Nous vivons à une époque où règne l’incertitude identitaire. Même la question « qui suis-je? » ou « qui sommes-nous? » ne semble plus légitime, dans la mesure où le verbe être ne parait plus pouvoir capter le « devenir » dont nous nous sentons tributaires : « que devenons-nous? », voilà la vraie question qui ne cesse de nous hanter. Ce devenir s’impose comme une métamorphose, où l’on se mue progressivement en un autre, mais il n’en reste pas moins ancré dans une histoire où apparait la genèse de soi, qu’une mémoire plus ou moins trouble nous révèle aussi comme un autre.
Il n’y a pas de présence à soi qui permette de saisir dans l’immédiat l’essence de son identité : la différenciation interne qu’entrainent les médiations discursives par lesquelles on se rapporte à soi comme à autrui, dans un écart inévitable entre ce qu’on fut et ce qu’on sera, entre sa singularité irréductible et son appartenance à différentes communautés, entre les faits et les fictions, nous oblige à prendre en compte les nombreuses strates du monde d’images et de paroles au sein duquel les identités se construisent et se déconstruisent. On ne se demande plus qui ont est ou devient, mais comment on dit et montre ce qu’on croit être et devenir, comment on énonce non pas son être propre ni celui d’autrui mais la perception, la mémoire et l’imagination qu’on en a ou qu’on s’en fait.
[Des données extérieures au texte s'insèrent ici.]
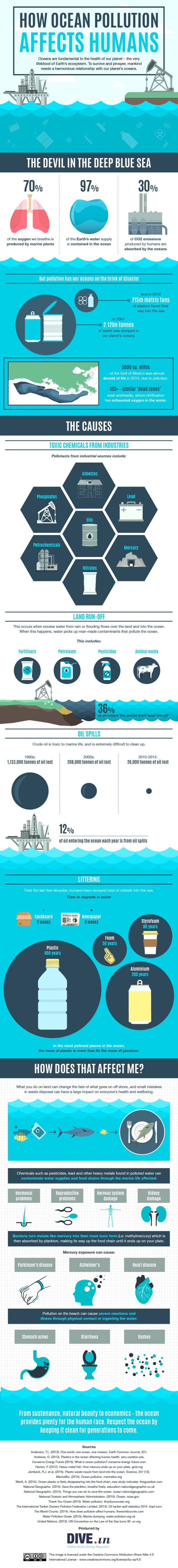 How-ocean-pollution-affects-humans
L’équipe de recherche sur Le soi et l’autre, dont le présent ouvrage donne un aperçu des travaux les plus récents, s’est donnée pour tâche d’analyser les formes d’énonciation verbales et visuelles de la mémoire, de la perception et de l’imagination qui sous-tendent la dynamique relationnelle entre le soi et l’autre, dans le but de comprendre la « sensibilité » contemporaine, fortement imprégnée par l’incertitude identitaire et l’épreuve de l’altérité, manifestes dans le caractère interculturel de la vie sociale. L’enjeu est de dresser un portrait le plus juste possible des « configurations sensibles » ou des « formes d’expérience » communes qui caractérisent les sociétés d’aujourd’hui dans leurs modes d’énonciation de la mémoire plurielle, des perceptions hétérogènes et de l’imagination hybride qui constituent à la fois l’héritage et le destin culturels des mondes contemporains.